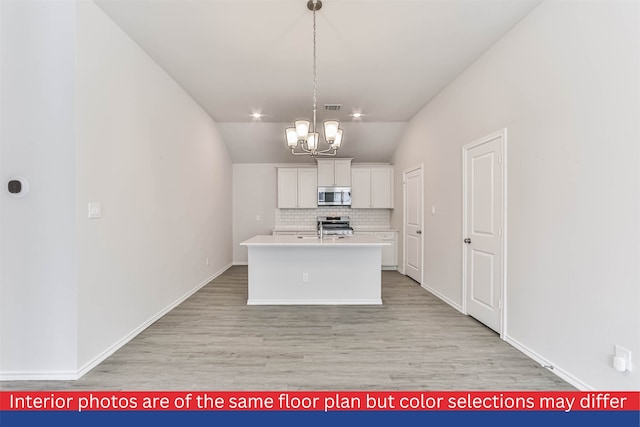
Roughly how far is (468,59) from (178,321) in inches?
174

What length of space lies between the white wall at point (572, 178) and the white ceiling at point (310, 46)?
1.58 ft

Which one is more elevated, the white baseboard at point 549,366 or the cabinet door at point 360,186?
the cabinet door at point 360,186

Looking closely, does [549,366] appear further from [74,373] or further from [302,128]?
[74,373]

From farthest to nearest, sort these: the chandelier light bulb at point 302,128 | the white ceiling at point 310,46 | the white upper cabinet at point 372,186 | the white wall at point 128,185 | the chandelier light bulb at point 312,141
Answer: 1. the white upper cabinet at point 372,186
2. the chandelier light bulb at point 312,141
3. the chandelier light bulb at point 302,128
4. the white ceiling at point 310,46
5. the white wall at point 128,185

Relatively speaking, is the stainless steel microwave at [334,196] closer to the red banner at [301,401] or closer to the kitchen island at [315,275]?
the kitchen island at [315,275]

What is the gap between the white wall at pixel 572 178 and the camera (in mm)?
1771

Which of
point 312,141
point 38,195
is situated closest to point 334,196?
point 312,141

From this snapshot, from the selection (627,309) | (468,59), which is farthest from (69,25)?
(627,309)

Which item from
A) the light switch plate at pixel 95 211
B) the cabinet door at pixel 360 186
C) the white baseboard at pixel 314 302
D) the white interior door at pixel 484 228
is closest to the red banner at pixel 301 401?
the white interior door at pixel 484 228

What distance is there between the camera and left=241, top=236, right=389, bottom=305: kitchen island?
399 cm

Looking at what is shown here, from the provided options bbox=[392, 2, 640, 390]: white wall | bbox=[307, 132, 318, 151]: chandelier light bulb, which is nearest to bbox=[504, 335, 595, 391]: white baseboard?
bbox=[392, 2, 640, 390]: white wall

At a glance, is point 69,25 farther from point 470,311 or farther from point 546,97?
point 470,311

- - -

Format the listing above as a JSON list of strings, one string per line, skipping blank lines and leaving out the picture.

Task result —
[
  "Roughly how far is (468,59) from (178,321) in inches?",
  "174",
  "What length of space lies between the white wall at point (572, 178) and the white ceiling at point (310, 46)?",
  "1.58 ft",
  "Which one is more elevated, the white baseboard at point 549,366 or the cabinet door at point 360,186?",
  "the cabinet door at point 360,186",
  "Looking closely, does [549,366] appear further from [74,373] or further from [302,128]?",
  "[74,373]",
  "From farthest to nearest, sort these: the chandelier light bulb at point 302,128 | the white ceiling at point 310,46 | the white upper cabinet at point 372,186 | the white wall at point 128,185 | the chandelier light bulb at point 312,141",
  "Answer: 1. the white upper cabinet at point 372,186",
  "2. the chandelier light bulb at point 312,141",
  "3. the chandelier light bulb at point 302,128",
  "4. the white ceiling at point 310,46",
  "5. the white wall at point 128,185",
  "Relatively speaking, is the stainless steel microwave at [334,196] closer to the red banner at [301,401] or closer to the kitchen island at [315,275]?",
  "the kitchen island at [315,275]",
  "What is the gap between the white wall at pixel 572 178 and the camera (in mm)?",
  "1771",
  "Which of",
  "point 312,141",
  "point 38,195",
  "is situated closest to point 334,196?",
  "point 312,141",
  "From this snapshot, from the selection (627,309) | (468,59), which is farthest from (69,25)?",
  "(627,309)",
  "Which item from",
  "A) the light switch plate at pixel 95 211",
  "B) the cabinet door at pixel 360 186",
  "C) the white baseboard at pixel 314 302",
  "D) the white interior door at pixel 484 228",
  "is closest to the red banner at pixel 301 401?",
  "the white interior door at pixel 484 228",
  "What distance is there between the camera and left=241, top=236, right=389, bottom=305: kitchen island?",
  "399 cm",
  "Looking at what is shown here, from the provided options bbox=[392, 2, 640, 390]: white wall | bbox=[307, 132, 318, 151]: chandelier light bulb, which is nearest to bbox=[504, 335, 595, 391]: white baseboard?",
  "bbox=[392, 2, 640, 390]: white wall",
  "At a glance, is point 69,25 farther from point 470,311 or farther from point 546,97?",
  "point 470,311"
]